I was still enjoying my time on GameFAQs. Not just on the Brawl boards, but on GameFAQs as a whole. The Brawl boards were still a good general Nintendo discussion forum, but I also branched out to lounge-y forums like Poll of the Day. E3 was a treat every year, I would tune in with the community on GameFAQs and GameTrailers and talk about all the news live, whether it be exciting or disappointing, or best of all, bizarre. It was hype, even on a bad day. But while times were good, I started to notice a lot more of what I didn't like. Little gripes and hangups that I would argue about as far as video games. The harbingers of what would eventually get me to swear off video games, and all my copes, by 2014/2015. I won't get into the specifics of my hangups, but let's take one game for example. Kid Icarus: Uprising. Revealed at E3 2010. Originally I was excited, this was exactly what I felt like being a Smash fan was about. Play Smash, see character in it that hasn't had a game in a while or something, that character's fandom is rejuvenated, you see that character get a new game, and you're like "Hey Pit was in Smash and now he's getting a new game!" And this 3DS, couldn't wait for that. But eventually I didn't like Kid Icarus: Uprising. Particularly, I didn't like the promotional shorts. And at the time I did like anime, but I didn't like these shorts. I won't get into the specifics of why I felt the way I did. But I argued a lot about it. And I decided I would not play Uprising. Nintendo in the 2010s would give me a lot of headaches like this.

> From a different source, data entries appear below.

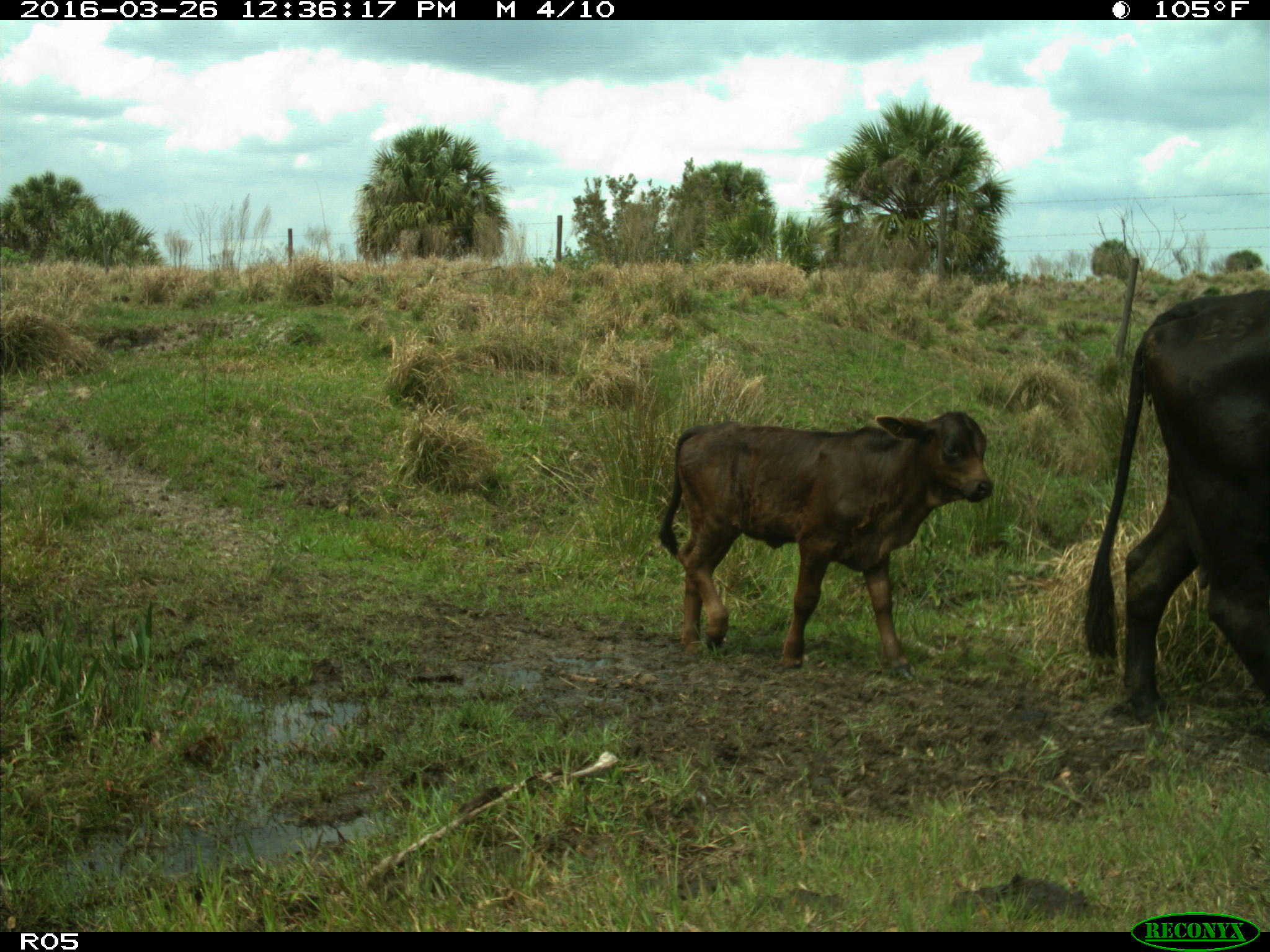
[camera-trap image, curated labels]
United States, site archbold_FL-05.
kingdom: Animalia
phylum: Chordata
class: Mammalia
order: Artiodactyla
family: Bovidae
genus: Bos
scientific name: Bos taurus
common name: domestic cow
Bos taurus (domestic cow).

Mortal Kombat had returned from oblivion in the 2010s. "Rebooted" as simply "The Mortal Kombat," I maybe could've gone back to the Mortal Kombat community. They had new forums and everything. At the time. But can you go home again? Can you recapture the magic, the naivete, of the Midway Forums days? When everything seemed so simple, so possible? What would I be going back to? What do I want with that community, if anything? In the Midway Forums days I wanted to be so notable in the community as to be able to reach out and touch Ed Boon. By 2010/2011, I just didn't anymore. Maybe I needed the old community. Maybe by 2010 the celebrity had worn off.

But I was still excited about some of the stuff Nintendo was doing. Like Miiverse. Now there's where I wanted to be notable. Imagine, Sakurai taking notice of me on Miiverse. Being able to actually ask someone like him "What did you mean by this?"



In related news, it was around this time that Fire Emblem: Awakening was released. Didn't like that. Nintendo was a mixture of a lot of good, and a lot of stuff I would fill threads up with rage for. Team Fortress 2 on the other hand didn't rock my boat that much. I didn't mind it going Free To Play, in fact the way I remember it, the ones who cared only cared as far as to laugh about the trend of Ghastly Gibuses amongst those who couldn't play very well. Source Filmmaker was also released around this time. I do remember feeling like this was gonna oversaturate the "funny video" market though. I didn't understand much about Source Filmmaker at the time, but it seemed to make it easy for just anyone to make AAA-quality animations, if they had the models. Like you could you could just play audio through it and the program would automatically map mouth movements to it. Source Filmmaker videos felt like they weren't going to be "special." And maybe I wasn't that alone in feeling like that because there were a few holdouts that refused to migrate over to Source Filmmaker, even though they could. From the looks of the landscape now I guess I was worried about nothing. But I remember another guy I wanted to be like, Waxonator, a Poopist & Source Filmmaestro. When SFM was first released, he could not stop bigging it up. He was excited. And then he started making videos out of them. And compared to the GMod stuff I was seeing, I was impressed. And I was thinking "So everyone's just gonna be able to do this now?" Didn't bother me as much as Kid Icarus or Fire Emblem, but I was a little worried.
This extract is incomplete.